- Job
Identify every line in the records that contains the string "there", and copy each such line in full.

start Listed records

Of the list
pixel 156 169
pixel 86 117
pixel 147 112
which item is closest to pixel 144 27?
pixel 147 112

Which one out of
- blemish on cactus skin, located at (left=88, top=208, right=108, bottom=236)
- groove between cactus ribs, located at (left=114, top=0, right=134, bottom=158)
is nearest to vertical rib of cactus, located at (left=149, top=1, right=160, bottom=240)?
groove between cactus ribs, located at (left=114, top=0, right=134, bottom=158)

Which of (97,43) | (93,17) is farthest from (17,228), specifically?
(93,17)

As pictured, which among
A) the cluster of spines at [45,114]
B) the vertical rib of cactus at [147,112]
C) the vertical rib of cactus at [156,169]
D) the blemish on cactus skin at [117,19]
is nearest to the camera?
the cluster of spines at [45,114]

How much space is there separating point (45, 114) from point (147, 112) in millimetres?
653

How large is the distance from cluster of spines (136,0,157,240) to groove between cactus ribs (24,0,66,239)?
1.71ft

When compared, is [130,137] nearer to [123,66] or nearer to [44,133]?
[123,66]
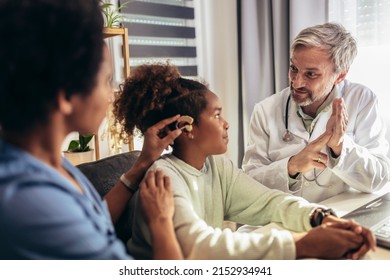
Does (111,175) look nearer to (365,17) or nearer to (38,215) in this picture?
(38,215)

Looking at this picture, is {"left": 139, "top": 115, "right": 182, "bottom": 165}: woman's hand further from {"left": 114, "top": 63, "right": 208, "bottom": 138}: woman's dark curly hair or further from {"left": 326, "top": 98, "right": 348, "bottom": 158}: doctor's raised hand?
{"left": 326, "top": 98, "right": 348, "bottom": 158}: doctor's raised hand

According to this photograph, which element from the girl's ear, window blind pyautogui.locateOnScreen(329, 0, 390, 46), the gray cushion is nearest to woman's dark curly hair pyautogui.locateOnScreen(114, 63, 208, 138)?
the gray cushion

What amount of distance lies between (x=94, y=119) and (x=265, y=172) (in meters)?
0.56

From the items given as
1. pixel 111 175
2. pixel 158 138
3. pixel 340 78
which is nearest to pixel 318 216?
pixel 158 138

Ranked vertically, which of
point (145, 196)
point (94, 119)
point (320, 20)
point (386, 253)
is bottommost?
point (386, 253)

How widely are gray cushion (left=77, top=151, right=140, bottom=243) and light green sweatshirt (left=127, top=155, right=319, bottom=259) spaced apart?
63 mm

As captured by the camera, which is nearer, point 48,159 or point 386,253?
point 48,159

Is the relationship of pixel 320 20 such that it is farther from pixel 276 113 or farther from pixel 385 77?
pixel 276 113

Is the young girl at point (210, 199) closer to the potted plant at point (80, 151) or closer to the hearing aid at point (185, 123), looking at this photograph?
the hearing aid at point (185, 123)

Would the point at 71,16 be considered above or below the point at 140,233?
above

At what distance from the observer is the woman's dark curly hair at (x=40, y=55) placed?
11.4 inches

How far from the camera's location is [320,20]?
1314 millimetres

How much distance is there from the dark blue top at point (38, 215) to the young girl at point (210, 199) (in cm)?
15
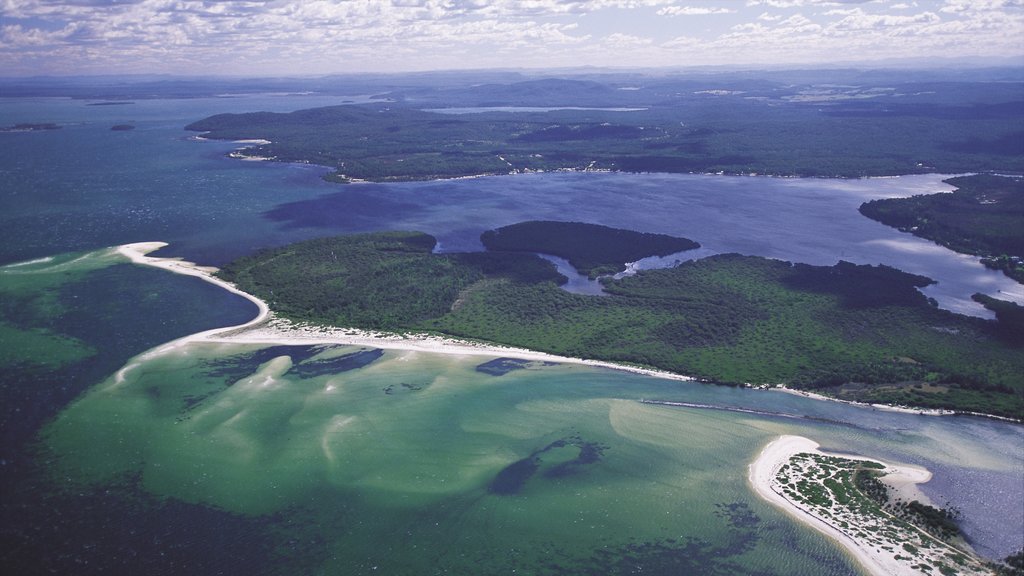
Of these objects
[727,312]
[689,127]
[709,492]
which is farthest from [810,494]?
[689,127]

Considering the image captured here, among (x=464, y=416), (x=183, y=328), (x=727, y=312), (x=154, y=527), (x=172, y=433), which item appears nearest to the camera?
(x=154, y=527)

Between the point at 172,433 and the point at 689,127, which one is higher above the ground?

end Listed records
start Listed records

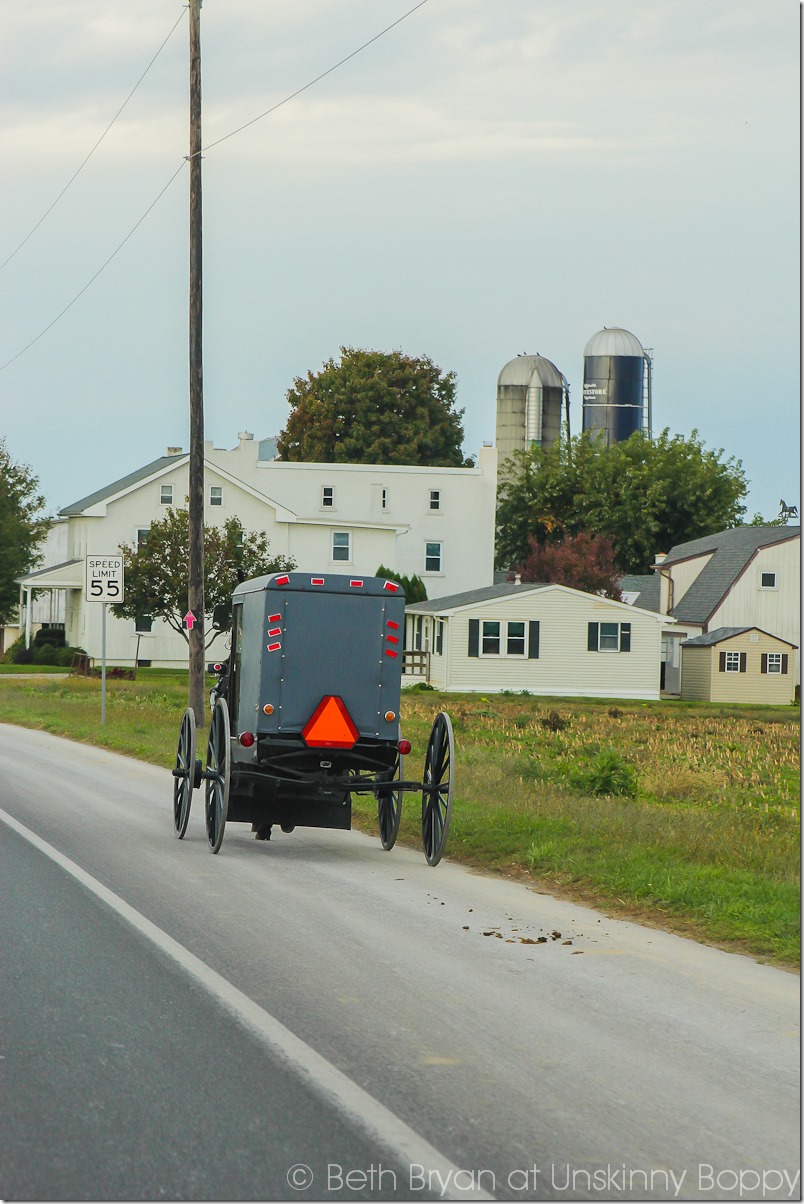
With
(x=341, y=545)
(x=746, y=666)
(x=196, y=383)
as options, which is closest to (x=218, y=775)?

end Listed records

- Correct output
How much space is there separating point (45, 114) from point (147, 112) in millimetres?
How much distance is there from the dark blue top at point (38, 215) to the young girl at point (210, 199) (in cm)?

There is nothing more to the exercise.